A run of listings:

"""

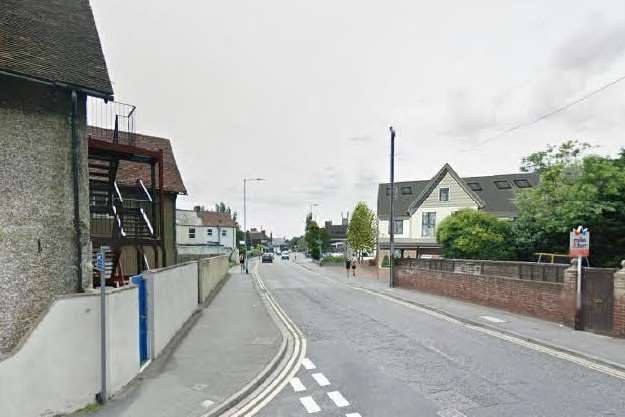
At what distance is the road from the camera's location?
620 centimetres

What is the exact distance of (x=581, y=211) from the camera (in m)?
19.4

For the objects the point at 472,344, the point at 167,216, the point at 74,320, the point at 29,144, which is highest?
the point at 29,144

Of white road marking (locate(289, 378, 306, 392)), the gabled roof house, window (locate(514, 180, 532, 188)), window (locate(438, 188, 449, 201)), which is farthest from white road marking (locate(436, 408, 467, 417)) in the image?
window (locate(514, 180, 532, 188))

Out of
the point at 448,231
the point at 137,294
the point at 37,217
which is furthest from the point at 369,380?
the point at 448,231

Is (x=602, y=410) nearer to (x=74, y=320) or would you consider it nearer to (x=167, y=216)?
(x=74, y=320)

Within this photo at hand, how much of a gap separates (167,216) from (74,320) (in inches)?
643

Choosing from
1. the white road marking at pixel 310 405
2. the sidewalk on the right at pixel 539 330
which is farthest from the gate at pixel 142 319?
the sidewalk on the right at pixel 539 330

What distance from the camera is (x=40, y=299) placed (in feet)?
24.0

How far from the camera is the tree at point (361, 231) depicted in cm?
4850

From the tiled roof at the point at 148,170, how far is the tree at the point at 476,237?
54.3 feet

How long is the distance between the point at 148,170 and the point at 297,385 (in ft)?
53.2

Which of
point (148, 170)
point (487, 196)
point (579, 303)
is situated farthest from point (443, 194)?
point (579, 303)

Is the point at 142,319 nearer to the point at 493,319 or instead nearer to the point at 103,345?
the point at 103,345

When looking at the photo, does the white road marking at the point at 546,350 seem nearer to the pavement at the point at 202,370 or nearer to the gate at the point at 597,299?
the gate at the point at 597,299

"""

* _GIVEN PROBLEM_
Transcribe the whole listing above word for word, keeping every line and its order. Leave out the picture placeholders.

* _REPLY TO THE EXERCISE_
At what distance is the road from the camera's location?
620 centimetres

What is the exact distance of (x=581, y=211) from the camera (in m)?
19.4

For the objects the point at 472,344, the point at 167,216, the point at 74,320, the point at 29,144, which is highest?
the point at 29,144

Of white road marking (locate(289, 378, 306, 392)), the gabled roof house, window (locate(514, 180, 532, 188)), window (locate(438, 188, 449, 201)), which is farthest from white road marking (locate(436, 408, 467, 417)) in the image?
window (locate(514, 180, 532, 188))

Out of
the point at 448,231
the point at 137,294
the point at 37,217
which is furthest from the point at 369,380?
the point at 448,231

Is (x=602, y=410) nearer to (x=74, y=320) or would you consider it nearer to (x=167, y=216)?
(x=74, y=320)

Within this photo at hand, how much of a gap separates (167,216) from (74,320) (in inches)?
643

Choosing from
1. the white road marking at pixel 310 405
2. the sidewalk on the right at pixel 539 330
which is farthest from the gate at pixel 142 319?
the sidewalk on the right at pixel 539 330

What distance from the camera is (x=40, y=299) placed (in feet)?
24.0

How far from the camera is the tree at point (361, 231) depicted in cm?
4850

From the tiled roof at the point at 148,170, how far is the tree at the point at 476,237?
54.3 feet

How long is the distance between the point at 148,170 and the point at 297,385 (in ft)?
53.2

Which of
point (148, 170)
point (487, 196)
point (579, 303)
is situated farthest from point (443, 194)?
point (579, 303)

Is the point at 142,319 nearer to the point at 493,319 or instead nearer to the point at 103,345?
the point at 103,345

When looking at the photo, does the white road marking at the point at 546,350 seem nearer to the pavement at the point at 202,370 or nearer to the gate at the point at 597,299?
the gate at the point at 597,299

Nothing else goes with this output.